I hope you will make plans to join us at the Forum's Fifth Annual Meeting, which will be held February 17-19, 2000, at Rancho Bernardo, California. The program includes a preview of the next century, with a plenary panel focusing on how the communications revolution will change First Amendment law; a plenary session on media liability for the crimes of readers and viewers; and a panel discussion on the media's portrayal of media and legal issues. The Forum program also has retained its traditional small group workshops, which will include new workshops on hot issues in ethics and in access/subpoenas. And, of course, there is ample time built into the program for socializing and enjoying the facilities at Rancho Bernardo, including a private reception at nearby Sea World.
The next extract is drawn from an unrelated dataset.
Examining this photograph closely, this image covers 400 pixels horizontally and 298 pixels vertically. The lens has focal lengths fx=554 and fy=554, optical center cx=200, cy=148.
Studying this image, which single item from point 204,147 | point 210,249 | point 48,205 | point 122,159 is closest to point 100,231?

We also will be electing new Governing Board members at the business part of the Annual Meeting. The 1999 Nominating Committee, comprised of Tom Kelley of Faegre & Benson in Denver, Steve Bookshester of NAB in Washington, D.C., and Guylyn Cummins of Gray Cary in San Diego, has proposed the following candidates for the Governing Board: Andrea Hartman of NBC in Los Angeles; Elizabeth Koch of Levine, Sullivan & Koch in Washington, D.C.; Maria Arias Chapleau of AT&T in Denver; and Jonathan Hart, from Dow, Lohnes' Washington, D.C., office. It is an impressive group, and one that will provide diverse geographical and practice area representation for the board. My heartfelt thanks to the Nominating Committee for its hard work in selecting this terrific slate of candidates. I look forward to seeing you in February.